On Saturday night, the Hukilau denizens flocked to the Mai Kai for the weekend's final fling. Giddiness electrified the air, buoyed by strong drinks, tropical couture, and the last-hurrah camaraderie accrued from three days of relentless tikiphiling. The surfside sounds of the Haole Kats, a three-piece Hawaiian swing band from Tampa, poured from the Mai Kai's Tahiti room, while the burlesque bombshells of Atlanta's Dames A'Flame steamed up the low-lit, wood-paneled Molokai bar.
"The Mai Kai is just incredible," said Crazy Al Evans, a youthful 38-year-old tiki carver attending his third Hukilau. Crazy Al's shoulder-length hair matched his handlebar 'stache; a pinky-sized bone was braided into his goatee. "It's very rare to have an original establishment be what it was back in the heyday. I come from California, and almost every tiki palace has been sold and resold and run down and eventually closed. It's ironic -- now that the movement is growing, almost all of the old places have been destroyed, torn down, and now people are having to make new ones."

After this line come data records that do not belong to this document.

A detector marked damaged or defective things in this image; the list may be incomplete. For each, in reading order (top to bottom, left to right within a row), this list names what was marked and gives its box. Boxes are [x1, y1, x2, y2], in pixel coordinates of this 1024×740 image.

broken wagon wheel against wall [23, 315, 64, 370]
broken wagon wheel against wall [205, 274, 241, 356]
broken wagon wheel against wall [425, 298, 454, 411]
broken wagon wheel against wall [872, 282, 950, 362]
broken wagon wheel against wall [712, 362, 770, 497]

Mahalo! Did he say movement? "It is, actually. There's a website, TikiNews.com, and they have a manifesto there. And then there's the Book of Tiki, which this guy Sven Kirsten wrote, which is sort of the Bible, as they say, because he just spelled it out. Before then, there was no documentation of it. He coined the phrase Poly-pop or Polynesian pop and made it into a classification of a design phase, a style, basically."
And so the Hukilau is a rallying cry for this funky faction, one that's urging us all to, you know, relax, have fun. Enjoy American culture -- which has always been about appropriation -- as an art form, not a product. "An era has returned," said North Floridian Mike Holberg as the Boston-based Waitiki Polynesian band packed up their gongs from the Mai Kai stage at the end of the night. "I won't be so bold as to say revival, but... There's always been an element of kitsch to this stuff, but now there's a serious element, because this was a serious art form for a long time."
Or as Charles Phoenix put it: "For decades, we've been told that midcentury modernity is tacky. But you know what? It turns out maybe it wasn't as tacky as we thought."